TOSB-TAYSAD sermaye için cennet, işçiye cehennem

Listelerde yer alan şirketlerin büyüme “başarılarının” arkasında ise işçilerin kanı ve emek-gücünün vahşi sömürüsü var. Organize sanayi bölgeleri sermaye için cennet olurken işçiler için cehenneme dönüyor. Zira kapitalistlerin ‘cenneti’ ile işçilerin ‘cehennemi’ her zaman bir madalyonun iki yüzü gibidir. Biri olmadan diğeri de olamaz. 

TOSB, fabrika adı verilmeden basına yansımış onlarca iş cinayetinin gerçekleştiği bir yer. Listede yer olan Autoliv Cankor Otomotiv Emniyet Sistemleri ile Kanca El Aletleri Dövme Çelik fabrikaları iş cinayetleri gerçekleşen yerlerden ikisidir. Listede yer bulan Farplas Otomotiv işçi kıyımı ile bilinirken, pandemiyi fırsata çevirerek işçiler üzerindeki iş yükünü, dolayısıyla sömürünün yoğunluğunu arttırmıştır. Ayrıca organize sanayi bölgelerinde hüküm süren hukuksuzlukların yaygın olduğu bu alanda pek çok işçi direnişi ve eylem de gerçekleşti. Direnişleri tetikleyen sebepler TOSB'da süregiden insanlık dışı çalışma koşulları ile işçilere köle muamelesinin reva görülmesidir. Ancak yazık ki, bu direnişler tek tek işletmelerin ötesine taşamamıştır. 
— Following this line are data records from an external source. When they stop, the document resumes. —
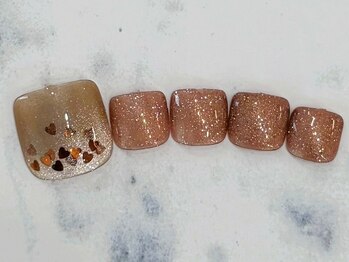 ティーエヌ 辻堂店/フット定額ネイル☆6600円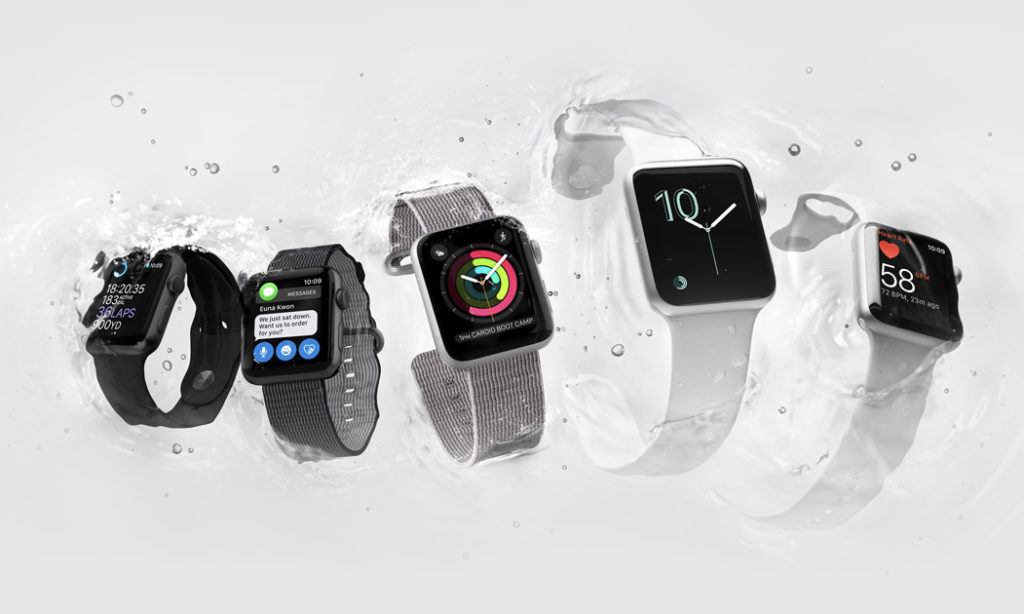series 5 apple watch waterproof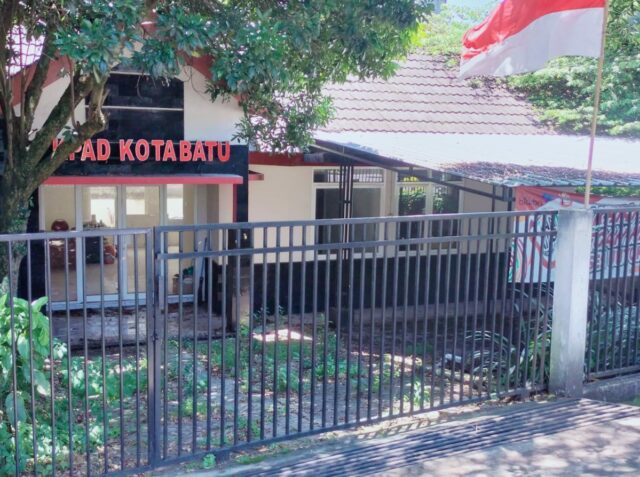 Kantor KPAD Kota Batu, Sabtu (11/3/2023)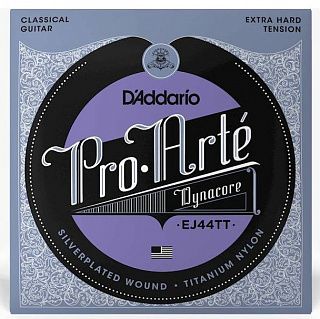 Струны D'ADDARIO EJ44TT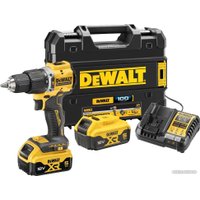 Ударная дрель-шуруповерт DeWalt DCD100YP2T (с 2-мя АКБ 5 Ач, кейс)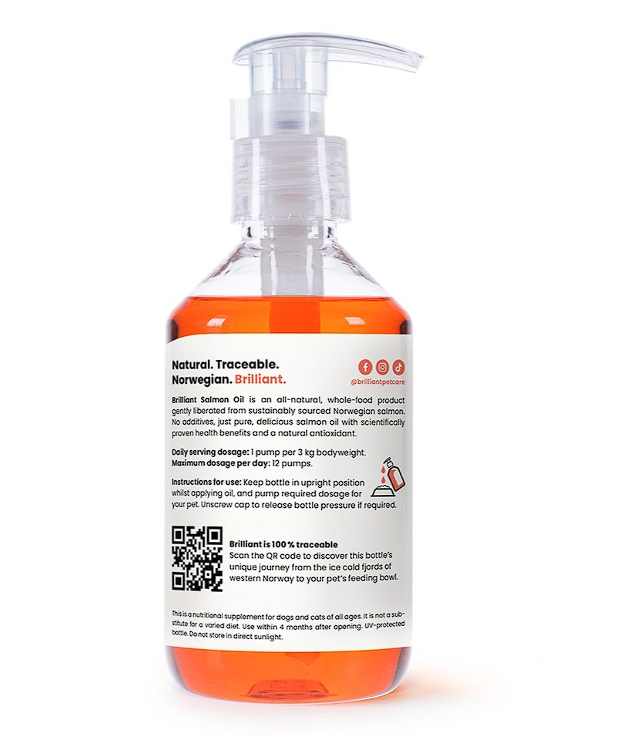 Hofseth Norweigan Brilliant Salmon Oil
Diğer TAYSAD üyeleri gibi TOSB'da konumlanmış kapitalistler de işçilerin sefaleti üzerinden zenginliklerine zenginlik katıyor. Bunların başında, pandemiyi fırsata çevirerek işçilerin ölümleri pahasına üretimi devam ettiren Vestel de bulunuyor. Bu listede sömürü ve baskının ayyuka çıktığı, işçilerin buna karşı direndiği Yazaki Otomotiv ve yine Manisa'da Vestel'in ardından hastalanan işçi sayısının en yüksek olduğu ve halen üretime devam eden Standart Profil, Asil Çelik, Bosch, Borusan Mannesmann gibi işçi haklarının gaspı ile gündemden düşmeyen fabrikalar da bulunuyor.

Kapitalistlerin bu pervasızlığı, yazık ki bu işletmelerde çalışan işçilerin bilinç, örgütlenme ve eylem konusundaki yetersizliklerinden güç alıyor. Vahşi sömürü sayesinde büyüyerek ilk 500’lere yerleşen şirketler, arsızca bununla övünüyorlar. Bu şirketleri büyüten işçilerin karşılığı ödenmeyen emek-gücüdür. İşçi sınıfı bilinçlenip, örgütlenip mücadele etmedikçe ne haklarını arayabilir, ne insanca çalışma koşullarına kavuşabilir ne de bu asalak kapitalistleri dize getirebilir.